▶ [Written request]: Exactly as written, transcribe the lines that run from the one containing "How far is point" to the end of the records below.

▶ [Scene-based reasoning records]:
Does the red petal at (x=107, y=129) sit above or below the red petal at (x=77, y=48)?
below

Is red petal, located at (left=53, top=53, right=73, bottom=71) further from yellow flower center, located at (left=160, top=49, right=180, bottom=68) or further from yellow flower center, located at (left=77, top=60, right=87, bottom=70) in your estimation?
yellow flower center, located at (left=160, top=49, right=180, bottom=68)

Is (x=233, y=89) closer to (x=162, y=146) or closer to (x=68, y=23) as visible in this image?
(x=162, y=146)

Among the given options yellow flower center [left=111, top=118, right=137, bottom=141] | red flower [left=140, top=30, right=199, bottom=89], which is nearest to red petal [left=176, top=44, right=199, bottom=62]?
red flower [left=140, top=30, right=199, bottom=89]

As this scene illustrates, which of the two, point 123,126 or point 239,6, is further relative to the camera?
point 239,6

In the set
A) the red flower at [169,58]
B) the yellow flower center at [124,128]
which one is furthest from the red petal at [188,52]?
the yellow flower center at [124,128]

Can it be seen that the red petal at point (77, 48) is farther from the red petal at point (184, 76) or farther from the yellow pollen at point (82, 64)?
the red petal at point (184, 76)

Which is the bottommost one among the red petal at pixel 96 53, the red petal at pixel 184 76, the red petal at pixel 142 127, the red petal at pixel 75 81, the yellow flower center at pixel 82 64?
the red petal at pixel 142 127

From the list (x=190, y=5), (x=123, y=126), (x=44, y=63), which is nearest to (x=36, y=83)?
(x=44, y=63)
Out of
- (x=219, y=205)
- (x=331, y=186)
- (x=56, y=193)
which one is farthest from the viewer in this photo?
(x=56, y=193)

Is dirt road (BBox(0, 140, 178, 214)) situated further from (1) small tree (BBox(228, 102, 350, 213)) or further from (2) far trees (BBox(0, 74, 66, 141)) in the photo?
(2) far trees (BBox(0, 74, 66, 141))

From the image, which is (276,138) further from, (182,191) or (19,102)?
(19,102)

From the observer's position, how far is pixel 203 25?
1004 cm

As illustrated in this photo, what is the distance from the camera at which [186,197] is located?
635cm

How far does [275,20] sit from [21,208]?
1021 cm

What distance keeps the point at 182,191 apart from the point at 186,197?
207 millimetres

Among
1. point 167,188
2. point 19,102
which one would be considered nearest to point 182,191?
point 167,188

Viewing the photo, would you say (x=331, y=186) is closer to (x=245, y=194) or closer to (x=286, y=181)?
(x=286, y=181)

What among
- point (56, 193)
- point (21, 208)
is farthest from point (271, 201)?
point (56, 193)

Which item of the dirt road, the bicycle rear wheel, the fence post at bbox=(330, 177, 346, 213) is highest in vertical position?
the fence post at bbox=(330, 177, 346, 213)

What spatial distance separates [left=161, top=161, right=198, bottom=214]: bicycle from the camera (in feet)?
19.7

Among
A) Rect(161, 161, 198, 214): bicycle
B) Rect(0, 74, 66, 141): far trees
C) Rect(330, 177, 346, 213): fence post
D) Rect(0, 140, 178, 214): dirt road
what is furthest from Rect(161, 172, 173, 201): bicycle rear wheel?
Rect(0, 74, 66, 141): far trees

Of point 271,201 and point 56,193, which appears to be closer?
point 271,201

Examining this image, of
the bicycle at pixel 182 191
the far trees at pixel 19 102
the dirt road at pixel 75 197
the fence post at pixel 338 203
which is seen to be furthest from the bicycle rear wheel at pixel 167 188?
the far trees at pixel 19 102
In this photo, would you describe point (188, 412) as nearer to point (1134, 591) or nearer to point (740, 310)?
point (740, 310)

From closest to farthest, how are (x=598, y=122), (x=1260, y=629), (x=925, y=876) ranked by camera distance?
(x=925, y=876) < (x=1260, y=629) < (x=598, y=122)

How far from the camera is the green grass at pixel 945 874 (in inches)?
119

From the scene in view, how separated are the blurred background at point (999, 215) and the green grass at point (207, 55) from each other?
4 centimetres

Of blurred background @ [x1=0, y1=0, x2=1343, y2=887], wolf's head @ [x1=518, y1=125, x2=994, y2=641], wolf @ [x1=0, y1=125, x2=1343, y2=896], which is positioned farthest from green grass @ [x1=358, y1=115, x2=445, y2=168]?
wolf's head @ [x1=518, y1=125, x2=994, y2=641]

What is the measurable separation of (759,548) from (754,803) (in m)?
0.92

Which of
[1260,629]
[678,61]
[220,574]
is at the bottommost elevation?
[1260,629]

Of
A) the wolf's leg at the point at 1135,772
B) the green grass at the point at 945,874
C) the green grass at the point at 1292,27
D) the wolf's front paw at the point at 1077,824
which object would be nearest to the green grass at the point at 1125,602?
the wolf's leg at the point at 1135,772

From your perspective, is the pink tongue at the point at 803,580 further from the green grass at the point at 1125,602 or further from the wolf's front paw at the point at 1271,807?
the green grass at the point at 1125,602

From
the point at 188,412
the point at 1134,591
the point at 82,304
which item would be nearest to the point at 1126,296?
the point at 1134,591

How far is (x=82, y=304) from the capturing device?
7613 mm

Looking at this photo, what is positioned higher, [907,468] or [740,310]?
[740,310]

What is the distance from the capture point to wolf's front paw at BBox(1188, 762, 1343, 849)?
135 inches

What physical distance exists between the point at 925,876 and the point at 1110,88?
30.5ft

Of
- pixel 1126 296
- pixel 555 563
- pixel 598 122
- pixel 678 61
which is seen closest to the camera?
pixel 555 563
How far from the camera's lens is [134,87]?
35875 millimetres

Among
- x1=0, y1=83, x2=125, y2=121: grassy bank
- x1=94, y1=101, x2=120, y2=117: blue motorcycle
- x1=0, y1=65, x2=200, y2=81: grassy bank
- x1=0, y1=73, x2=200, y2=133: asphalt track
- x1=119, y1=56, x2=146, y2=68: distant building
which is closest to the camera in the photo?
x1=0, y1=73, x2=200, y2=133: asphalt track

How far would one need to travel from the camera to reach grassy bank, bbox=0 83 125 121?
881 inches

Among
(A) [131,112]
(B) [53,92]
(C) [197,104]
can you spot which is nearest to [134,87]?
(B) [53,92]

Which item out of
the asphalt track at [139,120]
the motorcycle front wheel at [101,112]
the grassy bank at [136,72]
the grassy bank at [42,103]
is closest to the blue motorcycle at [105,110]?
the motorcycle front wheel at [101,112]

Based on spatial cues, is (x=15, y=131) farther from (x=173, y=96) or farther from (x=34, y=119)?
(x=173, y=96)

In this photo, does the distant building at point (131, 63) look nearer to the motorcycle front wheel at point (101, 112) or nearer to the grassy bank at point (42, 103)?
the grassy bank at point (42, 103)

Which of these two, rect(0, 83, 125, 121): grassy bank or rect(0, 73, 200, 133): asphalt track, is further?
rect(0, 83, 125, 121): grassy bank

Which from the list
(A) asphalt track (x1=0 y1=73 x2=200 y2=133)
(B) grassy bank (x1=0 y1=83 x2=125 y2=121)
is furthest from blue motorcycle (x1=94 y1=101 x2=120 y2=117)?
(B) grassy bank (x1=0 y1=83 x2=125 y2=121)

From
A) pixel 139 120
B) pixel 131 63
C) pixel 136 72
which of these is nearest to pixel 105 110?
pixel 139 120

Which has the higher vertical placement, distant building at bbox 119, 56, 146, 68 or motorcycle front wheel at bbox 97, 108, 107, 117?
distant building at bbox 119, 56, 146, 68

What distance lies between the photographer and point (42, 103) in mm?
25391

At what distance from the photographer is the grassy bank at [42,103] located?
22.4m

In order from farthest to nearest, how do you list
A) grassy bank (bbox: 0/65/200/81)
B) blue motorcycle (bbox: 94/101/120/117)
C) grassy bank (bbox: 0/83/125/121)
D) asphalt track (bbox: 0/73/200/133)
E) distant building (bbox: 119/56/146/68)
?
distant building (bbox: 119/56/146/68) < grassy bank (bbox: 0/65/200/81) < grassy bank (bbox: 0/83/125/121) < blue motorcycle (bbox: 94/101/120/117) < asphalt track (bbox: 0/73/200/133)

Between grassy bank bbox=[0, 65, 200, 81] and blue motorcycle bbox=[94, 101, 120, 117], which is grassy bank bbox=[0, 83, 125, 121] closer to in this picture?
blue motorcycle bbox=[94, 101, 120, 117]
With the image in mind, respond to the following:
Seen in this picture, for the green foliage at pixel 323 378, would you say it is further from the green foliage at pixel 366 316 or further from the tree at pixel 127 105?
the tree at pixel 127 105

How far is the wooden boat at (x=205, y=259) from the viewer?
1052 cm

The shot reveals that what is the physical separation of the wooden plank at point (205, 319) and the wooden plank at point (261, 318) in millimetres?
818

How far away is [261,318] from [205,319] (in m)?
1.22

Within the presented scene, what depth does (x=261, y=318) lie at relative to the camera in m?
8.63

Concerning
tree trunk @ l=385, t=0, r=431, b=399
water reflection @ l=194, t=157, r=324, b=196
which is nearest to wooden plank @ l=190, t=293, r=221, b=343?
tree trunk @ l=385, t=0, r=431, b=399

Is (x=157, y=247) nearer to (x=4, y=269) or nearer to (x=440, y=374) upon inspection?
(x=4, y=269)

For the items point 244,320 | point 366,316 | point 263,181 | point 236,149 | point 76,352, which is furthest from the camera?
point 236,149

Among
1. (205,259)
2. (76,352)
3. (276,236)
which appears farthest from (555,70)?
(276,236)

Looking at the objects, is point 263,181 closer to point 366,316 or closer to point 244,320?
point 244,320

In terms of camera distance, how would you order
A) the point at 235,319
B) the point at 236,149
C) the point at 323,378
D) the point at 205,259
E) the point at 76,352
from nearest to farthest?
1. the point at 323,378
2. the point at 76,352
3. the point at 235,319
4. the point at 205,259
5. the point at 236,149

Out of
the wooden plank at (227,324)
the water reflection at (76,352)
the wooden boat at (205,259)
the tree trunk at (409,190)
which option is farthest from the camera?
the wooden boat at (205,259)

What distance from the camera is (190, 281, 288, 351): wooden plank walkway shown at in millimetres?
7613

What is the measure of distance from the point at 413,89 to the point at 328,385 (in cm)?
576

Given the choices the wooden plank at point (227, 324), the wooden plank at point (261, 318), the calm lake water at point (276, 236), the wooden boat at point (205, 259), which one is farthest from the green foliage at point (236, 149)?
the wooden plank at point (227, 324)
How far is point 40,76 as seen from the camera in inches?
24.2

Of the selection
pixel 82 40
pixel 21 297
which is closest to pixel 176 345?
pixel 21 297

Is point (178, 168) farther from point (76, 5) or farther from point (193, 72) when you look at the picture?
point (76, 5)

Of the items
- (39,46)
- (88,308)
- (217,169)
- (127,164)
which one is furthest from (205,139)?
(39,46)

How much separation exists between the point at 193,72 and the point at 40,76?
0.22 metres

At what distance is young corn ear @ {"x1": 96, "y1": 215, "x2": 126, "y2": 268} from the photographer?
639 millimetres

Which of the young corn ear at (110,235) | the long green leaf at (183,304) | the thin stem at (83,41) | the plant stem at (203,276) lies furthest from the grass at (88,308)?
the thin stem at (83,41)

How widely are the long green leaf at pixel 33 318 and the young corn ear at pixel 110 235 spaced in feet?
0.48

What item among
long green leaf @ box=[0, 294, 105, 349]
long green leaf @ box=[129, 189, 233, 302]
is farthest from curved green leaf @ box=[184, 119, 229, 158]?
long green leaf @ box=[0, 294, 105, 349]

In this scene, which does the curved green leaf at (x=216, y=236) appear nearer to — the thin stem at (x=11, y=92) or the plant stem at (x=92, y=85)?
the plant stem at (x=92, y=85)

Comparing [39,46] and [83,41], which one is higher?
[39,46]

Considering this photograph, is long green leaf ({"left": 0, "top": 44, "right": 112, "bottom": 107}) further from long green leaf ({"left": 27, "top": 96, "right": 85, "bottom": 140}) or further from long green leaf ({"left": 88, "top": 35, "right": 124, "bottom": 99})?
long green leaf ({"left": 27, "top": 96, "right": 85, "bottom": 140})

▶ [Response to the exercise]:
How far is point 40,76 as seen from the camera in inches?
24.2

Of the selection
pixel 82 40
pixel 21 297
which is closest to pixel 176 345?
pixel 21 297

Is point (178, 168) farther from point (76, 5) or farther from point (193, 72) when you look at the picture?
point (76, 5)

Of the items
- (39,46)
- (88,308)
- (217,169)
- (127,164)
which one is furthest from (205,139)?
(39,46)

How much separation exists between the point at 193,72 and the point at 40,76?
0.22 metres

At what distance is young corn ear @ {"x1": 96, "y1": 215, "x2": 126, "y2": 268} from the photographer?
639 millimetres

Which of the young corn ear at (110,235) | the long green leaf at (183,304) | the thin stem at (83,41) | the plant stem at (203,276) lies furthest from the grass at (88,308)?
the thin stem at (83,41)

How widely are the long green leaf at pixel 33 318 and the young corn ear at pixel 110 235 spaced in feet?
0.48

What item among
long green leaf @ box=[0, 294, 105, 349]
long green leaf @ box=[129, 189, 233, 302]
is farthest from curved green leaf @ box=[184, 119, 229, 158]?
long green leaf @ box=[0, 294, 105, 349]

In this scene, which does the curved green leaf at (x=216, y=236) appear nearer to — the thin stem at (x=11, y=92) or the plant stem at (x=92, y=85)?
the plant stem at (x=92, y=85)

Comparing [39,46] and [83,41], which one is higher?
[39,46]

Considering this photograph, is long green leaf ({"left": 0, "top": 44, "right": 112, "bottom": 107}) further from long green leaf ({"left": 27, "top": 96, "right": 85, "bottom": 140}) or further from long green leaf ({"left": 88, "top": 35, "right": 124, "bottom": 99})?
long green leaf ({"left": 27, "top": 96, "right": 85, "bottom": 140})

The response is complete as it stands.